Danique's story.
Living with a chronic illness
General information
Can you tell us something about yourself?
My name is Danique, I'm 31 years old and the mother of a 6-year-old daughter and a 3-year-old son. In my daily life, I work as an outpatient care worker, supporting people in their home situations. Besides my work, I've been studying again for the past two years to further my development within the social field. In my free time, I enjoy sports, the occasional festival, and spending quality time with my family.
What chronic illness do you have and when were you diagnosed?
In 2024, I was referred to a gynecologist on suspicion of endometriosis.

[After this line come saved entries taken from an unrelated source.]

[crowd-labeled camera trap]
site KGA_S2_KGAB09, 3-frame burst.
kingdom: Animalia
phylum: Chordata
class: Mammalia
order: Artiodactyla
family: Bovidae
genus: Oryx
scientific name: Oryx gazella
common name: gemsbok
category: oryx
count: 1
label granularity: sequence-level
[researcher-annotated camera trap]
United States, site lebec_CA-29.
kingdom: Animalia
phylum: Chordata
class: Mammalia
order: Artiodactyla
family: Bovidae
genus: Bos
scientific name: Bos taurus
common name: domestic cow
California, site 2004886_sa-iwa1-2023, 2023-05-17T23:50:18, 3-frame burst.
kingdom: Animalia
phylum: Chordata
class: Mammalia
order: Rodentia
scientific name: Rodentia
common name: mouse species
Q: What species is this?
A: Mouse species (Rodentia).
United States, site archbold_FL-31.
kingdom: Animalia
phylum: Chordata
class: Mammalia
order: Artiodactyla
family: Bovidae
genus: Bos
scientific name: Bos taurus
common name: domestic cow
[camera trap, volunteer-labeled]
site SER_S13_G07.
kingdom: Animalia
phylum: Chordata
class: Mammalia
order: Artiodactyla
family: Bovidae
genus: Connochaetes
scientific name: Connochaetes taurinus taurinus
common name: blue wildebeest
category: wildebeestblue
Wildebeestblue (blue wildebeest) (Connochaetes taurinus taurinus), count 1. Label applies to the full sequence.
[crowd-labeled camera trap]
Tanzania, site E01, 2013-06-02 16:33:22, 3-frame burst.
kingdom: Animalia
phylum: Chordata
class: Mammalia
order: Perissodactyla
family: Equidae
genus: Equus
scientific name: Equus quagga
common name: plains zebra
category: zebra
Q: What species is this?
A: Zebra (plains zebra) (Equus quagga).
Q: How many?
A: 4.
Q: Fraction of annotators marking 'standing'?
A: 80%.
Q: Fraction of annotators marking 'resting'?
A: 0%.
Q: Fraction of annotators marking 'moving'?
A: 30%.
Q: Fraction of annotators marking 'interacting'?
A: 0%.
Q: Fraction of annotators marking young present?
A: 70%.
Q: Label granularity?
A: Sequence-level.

In January 2025, I was diagnosed with endometriosis and adenomyosis, which was confirmed through laparoscopy.
What was the process like leading up to your diagnosis?
As a teenager, I was very ill during my first periods. My doctor quickly put me on the pill. This often only worked for a few months, and then the symptoms returned. Years of trial and error followed, with different types of hormones and constant changes after a while. Things were fine for a while until my pregnancies. I started experiencing vague abdominal pain that sometimes came and went around my period, but also at random times. I experienced extreme fatigue, severe pain, and irregular periods.
After two years of visiting my GP (and hearing all sorts of other possible causes), I was finally referred to a gynaecologist by a new GP with a suspicion of endometriosis.
Impact on daily life
How does your illness affect your daily life?
I'm currently in pain every day and have been on sick leave for most of the time since the surgery in January. Fortunately, the endometriosis was only in one area, and my gynecologist was able to remove it during laparoscopy. The pain I'm experiencing every day is likely due to the adenomyosis.
What adjustments did you have to make to your routine?
Where I used to go to the gym about four times a week, I haven't worked out at all for about ten months now. Exercising is too strenuous and actually causes more pain now. I haven't been to a festival in a few years, and even working is barely possible at the moment. All my energy goes to my family.
How did those around you (family, friends, work) react to your diagnosis?
My mother, in particular, found a lot of familiarity with the symptoms she herself experienced years ago, and many pieces of the puzzle fell into place. She never received an official diagnosis, but she had the same symptoms and underwent the same treatments. Ultimately, her uterus was removed, and mine will be undergoing the same procedure soon.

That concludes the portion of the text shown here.